Je précise que notre proposition de loi est chiffrée : elle coûte 193 milliards d’euros, somme amortissable en sept à dix ans. Elle porte en elle la promesse d’un nouveau service public de l’énergie, différent de celui qu’a créé Marcel Paul par la loi du 8 avril 1946 et marquant une nouvelle étape de la nationalisation.
M. le président. Quel est l’avis de la commission ?
M. Alain Cadec, rapporteur. Mon cher collègue, les dispositions de cet amendement me semblent tout à fait inédites.
Vous l’avez rappelé vous-même d’entrée de jeu, il s’agirait de créer un service public de l’énergie englobant à la fois l’électricité, le gaz et le pétrole. Or une telle structure serait contraire au cadre européen : les directives du 13 juillet 2009 régissant les marchés de l’électricité et du gaz organisent une mise en concurrence dans ces deux secteurs.
Un tel service public serait aussi contraire au cadre national. En effet, la loi de nationalisation du 8 avril 1946, votée notamment par vos collègues de l’époque, n’a jamais concerné le marché public du pétrole.
M. Fabien Gay. Il n’est pas interdit d’innover !
M. Alain Cadec, rapporteur. La commission émet donc, évidemment, un avis défavorable.
M. le président. Quel est l’avis du Gouvernement ?

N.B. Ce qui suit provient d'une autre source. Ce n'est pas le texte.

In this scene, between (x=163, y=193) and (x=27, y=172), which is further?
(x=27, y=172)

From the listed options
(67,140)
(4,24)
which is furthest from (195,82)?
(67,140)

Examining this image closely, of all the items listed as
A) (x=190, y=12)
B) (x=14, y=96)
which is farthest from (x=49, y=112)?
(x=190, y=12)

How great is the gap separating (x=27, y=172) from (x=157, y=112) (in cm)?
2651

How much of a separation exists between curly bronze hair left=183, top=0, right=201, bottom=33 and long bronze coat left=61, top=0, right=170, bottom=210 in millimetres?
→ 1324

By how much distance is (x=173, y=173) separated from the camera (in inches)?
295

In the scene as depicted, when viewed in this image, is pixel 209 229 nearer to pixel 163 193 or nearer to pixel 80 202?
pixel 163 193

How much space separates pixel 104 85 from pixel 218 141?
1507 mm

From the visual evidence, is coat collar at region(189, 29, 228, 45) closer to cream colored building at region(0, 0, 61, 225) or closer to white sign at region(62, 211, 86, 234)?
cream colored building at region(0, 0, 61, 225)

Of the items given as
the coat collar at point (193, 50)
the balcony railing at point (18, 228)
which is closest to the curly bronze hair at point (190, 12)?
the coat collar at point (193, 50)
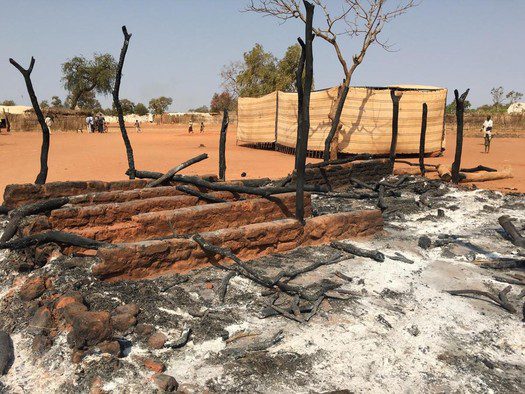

Mme Olga Givernet, ministre déléguée. Monsieur le sénateur, vous proposez que le Gouvernement remette au Parlement un rapport sur la création d’un Épic Groupe Énergie de France.
L’organisation du système énergétique national repose sur un ensemble d’institutions dont les missions sont aujourd’hui clairement établies. Ce point a d’ailleurs été largement discuté lors de l’examen de la proposition de loi Brun, en avril 2024, texte qui a notamment acté formellement la détention à 100 % du capital d’EDF par l’État.
La création d’un tel groupe public ne semble ni étayée ni éclairée par d’éventuels bénéfices : le Gouvernement émet en conséquence un avis défavorable.
M. le président. La parole est à M. Fabien Gay, pour explication de vote.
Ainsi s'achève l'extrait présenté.